### Instructions for the task
Please reproduce the rows below, starting at the line that contains "What is the distance measured" and continuing through the last row, requests included, with every number in the answers (distances and coordinates) offset by -77.

### Provided data

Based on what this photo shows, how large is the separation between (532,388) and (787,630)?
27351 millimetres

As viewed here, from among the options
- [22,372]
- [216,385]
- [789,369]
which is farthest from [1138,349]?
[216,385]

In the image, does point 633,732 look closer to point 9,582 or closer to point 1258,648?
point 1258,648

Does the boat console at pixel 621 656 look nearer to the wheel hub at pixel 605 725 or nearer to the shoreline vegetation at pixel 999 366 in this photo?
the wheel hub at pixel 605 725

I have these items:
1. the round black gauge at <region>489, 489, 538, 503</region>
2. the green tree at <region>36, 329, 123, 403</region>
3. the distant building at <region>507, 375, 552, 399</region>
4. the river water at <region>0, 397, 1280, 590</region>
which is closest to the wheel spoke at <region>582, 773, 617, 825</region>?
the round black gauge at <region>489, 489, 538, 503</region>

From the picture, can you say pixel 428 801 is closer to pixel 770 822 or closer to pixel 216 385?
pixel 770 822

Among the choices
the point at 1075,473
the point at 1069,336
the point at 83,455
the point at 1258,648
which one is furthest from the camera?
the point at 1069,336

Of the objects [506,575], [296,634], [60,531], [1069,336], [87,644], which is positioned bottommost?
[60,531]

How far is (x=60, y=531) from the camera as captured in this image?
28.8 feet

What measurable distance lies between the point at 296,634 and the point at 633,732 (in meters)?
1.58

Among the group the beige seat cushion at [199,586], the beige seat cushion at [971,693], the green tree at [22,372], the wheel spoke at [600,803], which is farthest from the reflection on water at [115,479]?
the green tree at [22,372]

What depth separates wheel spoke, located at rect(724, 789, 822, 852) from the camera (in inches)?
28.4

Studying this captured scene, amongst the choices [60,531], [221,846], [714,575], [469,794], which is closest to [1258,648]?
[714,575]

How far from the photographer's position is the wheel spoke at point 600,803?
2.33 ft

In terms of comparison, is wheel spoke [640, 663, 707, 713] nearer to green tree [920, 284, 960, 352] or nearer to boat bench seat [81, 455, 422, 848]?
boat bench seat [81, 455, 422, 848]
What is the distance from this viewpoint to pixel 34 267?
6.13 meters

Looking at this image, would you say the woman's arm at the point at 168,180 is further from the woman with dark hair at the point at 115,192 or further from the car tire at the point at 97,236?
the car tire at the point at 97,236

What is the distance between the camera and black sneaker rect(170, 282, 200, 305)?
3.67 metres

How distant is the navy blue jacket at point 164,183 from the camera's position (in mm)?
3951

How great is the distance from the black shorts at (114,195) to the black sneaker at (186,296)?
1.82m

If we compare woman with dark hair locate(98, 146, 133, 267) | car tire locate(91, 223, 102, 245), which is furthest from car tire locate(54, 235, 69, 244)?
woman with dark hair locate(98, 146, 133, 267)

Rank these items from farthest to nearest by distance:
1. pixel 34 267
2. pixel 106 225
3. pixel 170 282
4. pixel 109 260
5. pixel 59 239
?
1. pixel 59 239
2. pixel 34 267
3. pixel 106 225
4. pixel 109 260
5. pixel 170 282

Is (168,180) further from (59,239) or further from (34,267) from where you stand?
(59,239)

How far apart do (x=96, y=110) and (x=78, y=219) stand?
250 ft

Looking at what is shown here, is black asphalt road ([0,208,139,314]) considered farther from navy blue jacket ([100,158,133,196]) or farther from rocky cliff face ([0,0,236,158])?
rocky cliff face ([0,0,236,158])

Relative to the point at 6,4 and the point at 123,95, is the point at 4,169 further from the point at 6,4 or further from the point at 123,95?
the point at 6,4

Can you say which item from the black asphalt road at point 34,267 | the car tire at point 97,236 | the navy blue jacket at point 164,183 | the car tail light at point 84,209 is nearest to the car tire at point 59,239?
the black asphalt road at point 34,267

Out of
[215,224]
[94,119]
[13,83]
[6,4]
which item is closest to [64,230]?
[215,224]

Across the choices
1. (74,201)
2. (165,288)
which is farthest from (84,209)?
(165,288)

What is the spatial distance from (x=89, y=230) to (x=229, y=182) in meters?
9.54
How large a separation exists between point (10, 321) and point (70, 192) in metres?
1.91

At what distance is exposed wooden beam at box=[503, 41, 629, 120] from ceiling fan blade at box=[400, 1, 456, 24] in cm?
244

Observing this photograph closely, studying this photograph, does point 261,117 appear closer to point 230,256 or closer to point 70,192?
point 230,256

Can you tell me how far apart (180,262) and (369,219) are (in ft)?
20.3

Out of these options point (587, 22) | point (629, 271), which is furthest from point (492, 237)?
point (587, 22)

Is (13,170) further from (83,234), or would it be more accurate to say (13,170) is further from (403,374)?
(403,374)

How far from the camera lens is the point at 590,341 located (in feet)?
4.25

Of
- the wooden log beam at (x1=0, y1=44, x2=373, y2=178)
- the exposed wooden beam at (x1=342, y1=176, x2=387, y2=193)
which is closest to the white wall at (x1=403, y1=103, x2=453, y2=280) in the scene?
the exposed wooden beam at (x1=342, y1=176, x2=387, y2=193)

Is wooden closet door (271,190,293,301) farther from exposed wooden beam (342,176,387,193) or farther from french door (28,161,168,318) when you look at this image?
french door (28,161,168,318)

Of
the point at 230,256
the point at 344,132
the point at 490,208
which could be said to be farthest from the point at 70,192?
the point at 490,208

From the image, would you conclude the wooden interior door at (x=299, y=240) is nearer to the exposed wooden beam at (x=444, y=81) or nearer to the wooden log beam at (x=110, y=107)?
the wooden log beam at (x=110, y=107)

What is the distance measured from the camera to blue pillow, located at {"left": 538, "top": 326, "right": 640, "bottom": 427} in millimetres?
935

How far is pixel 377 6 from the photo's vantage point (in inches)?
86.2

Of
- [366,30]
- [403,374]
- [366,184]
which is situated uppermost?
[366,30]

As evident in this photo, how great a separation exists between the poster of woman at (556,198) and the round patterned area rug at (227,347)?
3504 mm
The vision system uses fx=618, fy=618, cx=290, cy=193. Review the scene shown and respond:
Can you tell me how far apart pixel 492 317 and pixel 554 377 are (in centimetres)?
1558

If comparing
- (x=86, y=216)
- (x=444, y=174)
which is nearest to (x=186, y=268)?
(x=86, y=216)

### The result
What is the distance measured from the camera to blue pillow, located at {"left": 538, "top": 326, "right": 640, "bottom": 427} in millimetres?
858

How far is pixel 377 6 from the photo's vantage point (in inches)?
9.2

Of
- [366,30]
- [403,374]
- [366,184]
which is situated uppermost?
[289,-47]

As evident in this photo, how great a separation exists between the poster of woman at (556,198) and the round patterned area rug at (227,347)?
3427 mm
The vision system uses fx=618, fy=618, cx=290, cy=193. Review the scene shown and respond:
Can you tell me how far apart pixel 492 317 and pixel 554 377 are (in centimetres)?
1481

If comparing
- (x=86, y=216)
- (x=444, y=174)
which is nearest to (x=186, y=268)?
(x=9, y=139)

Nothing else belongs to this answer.